As a part of his duty, Rai has many a times raised questions on faulty policy making of several state governments and Union government run by Congress led United Progressive Alliance and BJP led Governments in Chhattisgarh and Gujarat. CAG criticised the government of Goa for forest policy delay.

There are certain times when ministers of ruling Congress coalition government criticised CAG. Minister of state in PMO, V. Narayanasamy said "CAG has no authority or right to comment on the policy of the government but unfortunately it has questioned its authority, which is totally unwarranted and against the mandate given to them". However CAG Vinod Rai defended his position by stating at an Economic Editor's Conference in 2011 "I am making it clear that I do not think the CAG is exceeding its jurisdiction, because the basic responsibility of the CAG is to identify if there is any lapse," and challenged the government to identify the specific breach of mandate.

==Personal life==
It is noted with irony that while studying at Delhi School of Economics Vinod Rai was the student of Manmohan Singh who was serving as the professor during those days in DSE. Because years later the same student Vinod Rai turned out to be one of the reasons to not only exposed the corruption but led the downfall of his professor Manmohan Singh government.

== Controversies ==

=== 2G scam falsehood ===
On 21 December 2017, a Special CBI Court acquitted all the persons accused in the 2G scam, a case set in motion by Vinod Rai. The Special Judge OP Saini stated in his judgement: "There is no evidence on the record produced before the Court indicating any criminality in the acts allegedly committed by the accused persons.” He added that “the chargesheet of the instant case is based mainly on misreading, selective reading, non-reading and out of context reading of the official record” and that "the chargesheet is based on some oral statements made by the witnesses during investigation, which the witnesses have not owned up in the witness box.”
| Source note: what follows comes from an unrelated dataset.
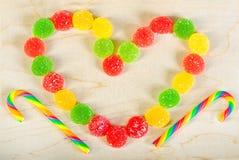 构筑冰糖背景五颜六色的甜点  图库摄影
=== Indian National Congress Allegations ===
In October 2021, after Vinod Rai unconditionally apologized to Sanjay Nirupam, the Indian National Congress's leader Adhir Ranjan Chaudhary said, "Vinod Rai the former CAG has proved himself as a stooge of BJP, who was entrusted upon playing a sinister design to tarnish the image of UPA Government by his quixotic, wilful and deliberate observations in the CAG paras. He should be punished for his dereliction of duties". Then Congress's Chief Minister Ashok Gehlot accused, "Vinod Rai's false claims on 2G spectrum, Coal scam led to UPA's defeat". Congress's Pawan Khera accused that, "Imagine a man who can lie to sell a book, what all can he do to push his own agenda and the agenda of his masters."

==Published book==
He wrote Not Just an Accountant: The Diary of the Nations Conscience Keeper, which speaks about how the political system was exploited to violate laws in 2G spectrum case, Krishna-Godavari gas basin contract, Commonwealth Games scam, Indian coal allocation scam and the controversial purchase of aircraft.

==Awards and recognition==

| Year | Name | Awarding organisation | Ref. |
|---|---|---|---|
| 2012 | Alumnus of the Decade | Old Students Association, Hindu College, University of Delhi |  |
| 2013 | Civil Servant achieving Excellence in Public Administration | Mannapuram Finance Limited |  |
| 2013 | Outstanding contribution to the Indian economy | CNBC TV18 |  |
| 2016 | Padma Bhushan (Civil Service) | Government of India |  |

He figured as one of the Persons of the Year in Forbes magazine in January 2011.

In December 2011, he was chosen as the chief of UN external audit panel.

In February 2012, CAG was complimented for professionalism, training and infrastructure by its US counterpart.